►

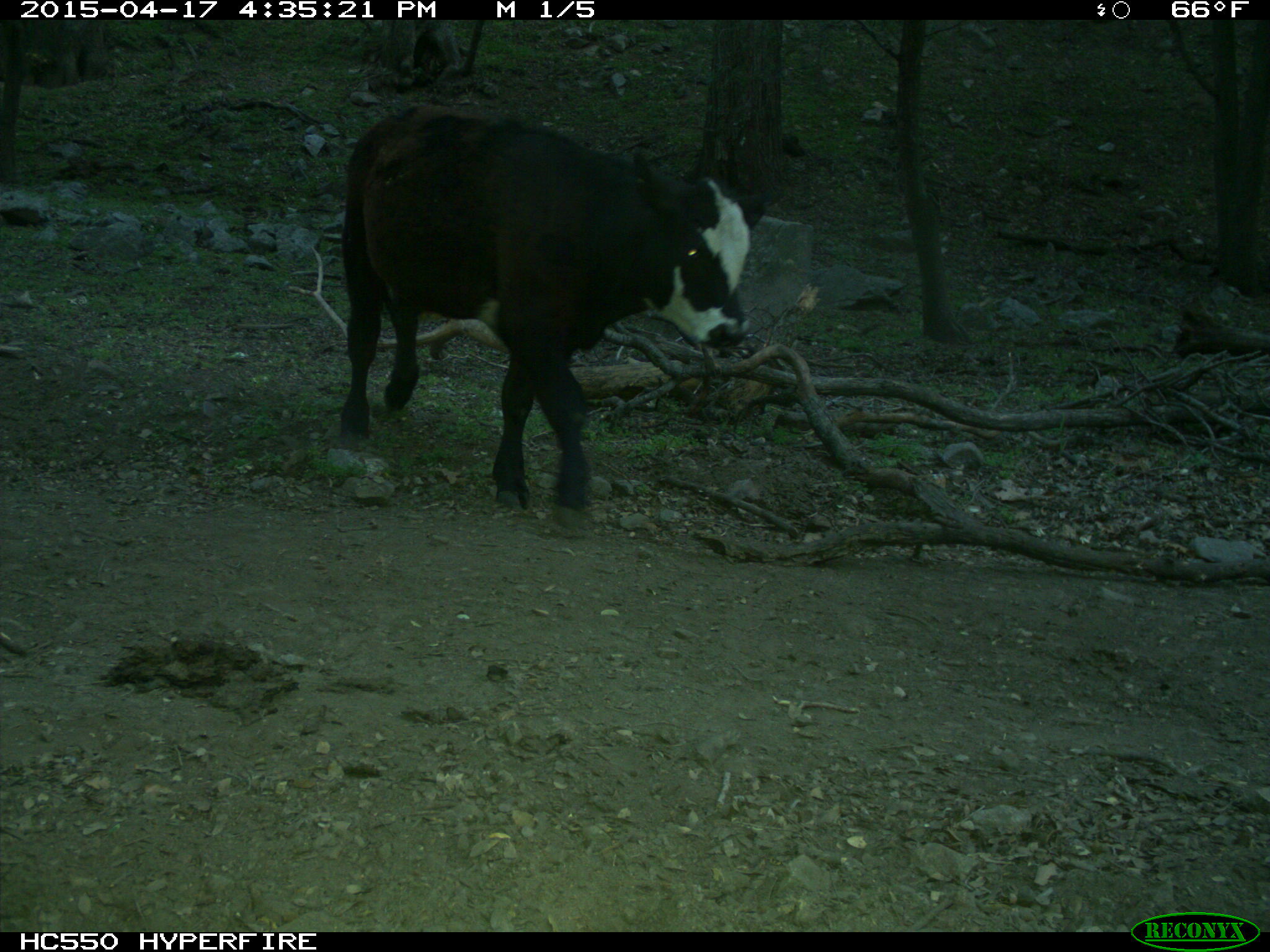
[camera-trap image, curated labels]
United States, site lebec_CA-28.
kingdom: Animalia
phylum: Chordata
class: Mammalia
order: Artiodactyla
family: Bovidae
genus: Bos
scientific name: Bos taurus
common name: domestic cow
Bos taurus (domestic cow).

◄

§ **EXERCISE INSTRUCTIONS**: At the line with "class: Mammalia", start returning lines exactly, and stop after the final line of the listing.

§ **SOLUTION FOR THIS PROBLEM**:
class: Mammalia
order: Artiodactyla
family: Bovidae
genus: Bos
scientific name: Bos taurus
common name: domestic cow
Bos taurus (domestic cow).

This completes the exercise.